BEGIN Document extract
From: Dave Chinner <dchinner(a)redhat.com>
mainline inclusion
from mainline-v5.19-rc1
commit c230a4a85bcdbfc1a7415deec6caf04e8fca1301
category: bugfix
bugzilla: 187372, https://gitee.com/openeuler/kernel/issues/I5K0OM
CVE: NA
Reference: https://git.kernel.org/pub/scm/linux/kernel/git/torvalds/linux.git/commit/?…
--------------------------------
Ever since we added shadown format buffers to the log items, log
items need to handle the item being released with shadow buffers
attached. Due to the fact this requirement was added at the same
time we added new rmap/reflink intents, we missed the cleanup of
those items.
In theory, this means shadow buffers can be leaked in a very small
window when a shutdown is initiated. Testing with KASAN shows this
leak does not happen in practice - we haven't identified a single
leak in several years of shutdown testing since ~v4.8 kernels.
However, the intent whiteout cleanup mechanism results in every
cancelled intent in exactly the same state as this tiny race window
creates and so if intents down clean up shadow buffers on final
release we will leak the shadow buffer for just about every intent
we create.
Hence we start with this patch to close this condition off and
ensure that when whiteouts start to be used we don't leak lots of
memory.
Signed-off-by: Dave Chinner <dchinner(a)redhat.com>
Reviewed-by: Darrick J. Wong <djwong(a)kernel.org>
Reviewed-by: Allison Henderson <allison.henderson(a)oracle.com>
Signed-off-by: Dave Chinner <david(a)fromorbit.com>
conflicts:
fs/xfs/xfs_bmap_item.c
fs/xfs/xfs_icreate_item.c
fs/xfs/xfs_refcount_item.c
fs/xfs/xfs_rmap_item.c
Signed-off-by: Li Nan <linan122(a)huawei.com>
Reviewed-by: Yang Erkun <yangerkun(a)huawei.com>
Reviewed-by: Zhang Yi <yi.zhang(a)huawei.com>
Signed-off-by: Jialin Zhang <zhangjialin11(a)huawei.com>
---
fs/xfs/xfs_bmap_item.c | 2 ++
fs/xfs/xfs_icreate_item.c | 1 +
fs/xfs/xfs_refcount_item.c | 2 ++
fs/xfs/xfs_rmap_item.c | 2 ++
4 files changed, 7 insertions(+)
END Document extract
(Problem A) According to the XFS shadow buffer patch, since roughly which kernel version has shutdown testing found no leak?
(Problem B) Extend the XFS shadow buffer patch, picking up after its final line.
The lines after this point bear no relation to the XFS shadow buffer patch.
BEGIN Stored data
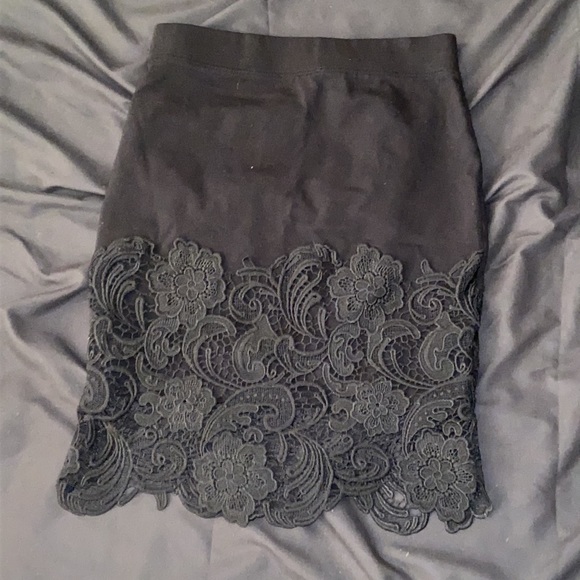 Haute Monde Black Skirt - Picture 2 of 2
END Stored data
(Written response A) Since about the v4.8 kernels.

(Written response B)
diff --git a/fs/xfs/xfs_bmap_item.c b/fs/xfs/xfs_bmap_item.c
index 44ec0f2d5253..e6de8081451f 100644
--- a/fs/xfs/xfs_bmap_item.c
+++ b/fs/xfs/xfs_bmap_item.c
@@ -40,6 +40,7 @@ STATIC void
xfs_bui_item_free(
struct xfs_bui_log_item *buip)
{
+ kmem_free(buip->bui_item.li_lv_shadow);
kmem_cache_free(xfs_bui_zone, buip);
}
@@ -199,6 +200,7 @@ xfs_bud_item_release(
struct xfs_bud_log_item *budp = BUD_ITEM(lip);
xfs_bui_release(budp->bud_buip);
+ kmem_free(budp->bud_item.li_lv_shadow);
kmem_cache_free(xfs_bud_zone, budp);
}
diff --git a/fs/xfs/xfs_icreate_item.c b/fs/xfs/xfs_icreate_item.c
index 9b3994b9c716..aa8c7c261d24 100644
--- a/fs/xfs/xfs_icreate_item.c
+++ b/fs/xfs/xfs_icreate_item.c
@@ -63,6 +63,7 @@ STATIC void
xfs_icreate_item_release(
struct xfs_log_item *lip)
{
+ kmem_free(ICR_ITEM(lip)->ic_item.li_lv_shadow);
kmem_cache_free(xfs_icreate_zone, ICR_ITEM(lip));
}
diff --git a/fs/xfs/xfs_refcount_item.c b/fs/xfs/xfs_refcount_item.c
index 0dee316283a9..9f4ff45c7a93 100644
--- a/fs/xfs/xfs_refcount_item.c
+++ b/fs/xfs/xfs_refcount_item.c
@@ -35,6 +35,7 @@ STATIC void
xfs_cui_item_free(
struct xfs_cui_log_item *cuip)
{
+ kmem_free(cuip->cui_item.li_lv_shadow);
if (cuip->cui_format.cui_nextents > XFS_CUI_MAX_FAST_EXTENTS)
kmem_free(cuip);
else
@@ -204,6 +205,7 @@ xfs_cud_item_release(
struct xfs_cud_log_item *cudp = CUD_ITEM(lip);
xfs_cui_release(cudp->cud_cuip);
+ kmem_free(cudp->cud_item.li_lv_shadow);
kmem_cache_free(xfs_cud_zone, cudp);
}
diff --git a/fs/xfs/xfs_rmap_item.c b/fs/xfs/xfs_rmap_item.c
index 20905953fe76..b5447ac7cb9b 100644
--- a/fs/xfs/xfs_rmap_item.c
+++ b/fs/xfs/xfs_rmap_item.c
@@ -35,6 +35,7 @@ STATIC void
xfs_rui_item_free(
struct xfs_rui_log_item *ruip)
{
+ kmem_free(ruip->rui_item.li_lv_shadow);
if (ruip->rui_format.rui_nextents > XFS_RUI_MAX_FAST_EXTENTS)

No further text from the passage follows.